Sultanahmet'teki terör saldırısı, her terör saldırısı gibi iç ve
dış politikamızı dizayna, toplumsal fay hatlarını harekete
geçirmeye, ülke ekonomisini baltalamaya yönelik. Fail kim olursa
olsun, sabit olan gerçek bu.
Fail PKK çıkarsa kulağının üstüne yatıp, DAEŞ çıkarsa 'Saray
Gladyosu' yaygarası yapacak şeref yoksunlarından olmayanlar için,
fail belli olmadan da söylenecek sözler, alınması gereken tavırlar
var.
Bunlardan ilki, şiddeti meşrulaştıran, haklılaştıran,
sıradanlaştıran gündelik faşizmin üreticisi öznelere karşı hep
beraber karşı durmak olmalı. Örneğin bölge halkının yaşam hakkını,
çalışma hakkını, eğitim hakkını, seyahat hakkını ihlal eden PKK'ya
tek söz etmeden devleti suçlayan akademisyenlerin bildirisini salt
ifade özgürlüğünden ibaret görmemek olmalı. Şiddeti yok saymanın,
terörü görünmez kılmanın, bombalı hendeklere siper olmanın ne
düşünce ne de ifade özgürlüğü ile açıklanabilecek bir yanı var.
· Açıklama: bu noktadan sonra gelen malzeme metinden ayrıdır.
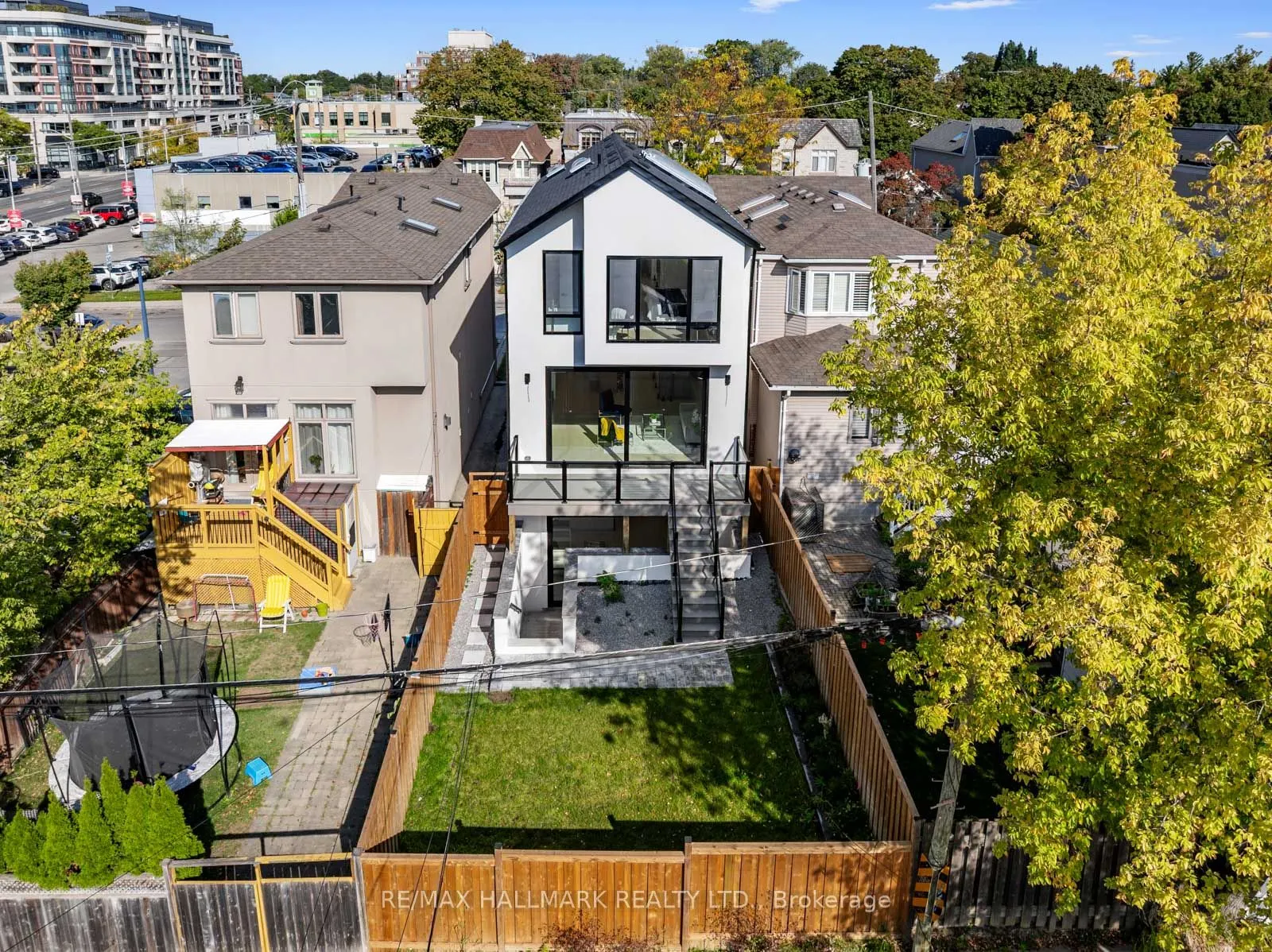 359 Cranbrooke Avenue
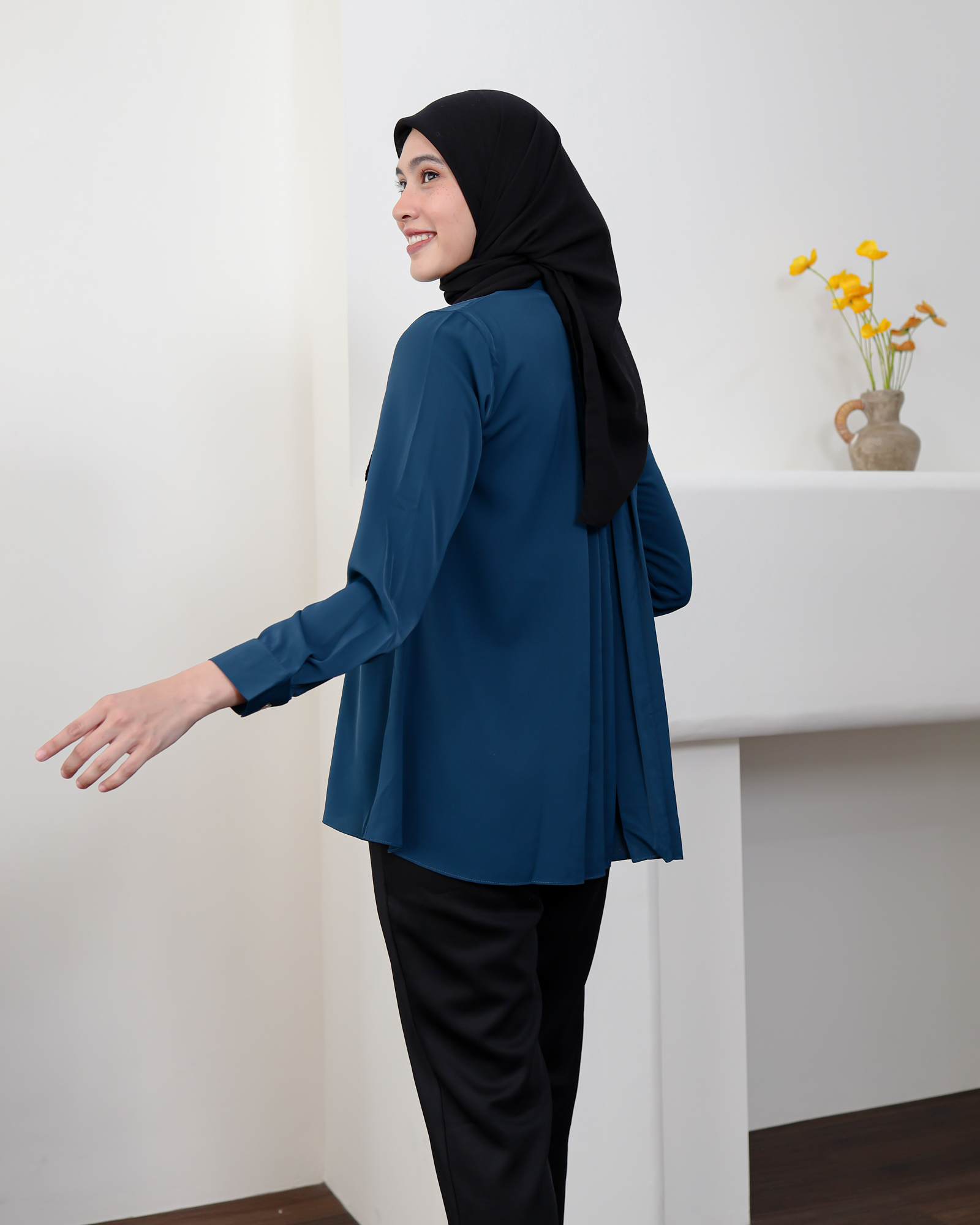 Zysku Xena | Pianna Blouse - 3 Warna | Blus Atasan Kantor Basic Polos Lengan Panjang Opnesel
Ya da Sultanahmet'te bombalı saldırı gerçekleşir gerçekleşmez
ellerini ovuşturduğu belli olan bir gazeteci müsveddesinin yazdığı
şu satırlardaki terör methiyesini tescil etmek olmalı: "Sultanahmet
Meydanı'nda patlama... Terör adım adım İstanbul vurulmadıkça
Türkiye uyanmaz..."
Ya da PKK'ya 'Batı'yı da vur' davetiyesi çıkaran şu TBMM
değil, PKK vekilinin sözlerindeki açık ahlâksızlığı mahkûm etmek
olmalı: "Şehirdeki çatışma potansiyelini test etmekle
yetinmeyenler, batı şehirleri, kırsal dahil topyekûn savaşın
faturasını birlikte görme niyetinde."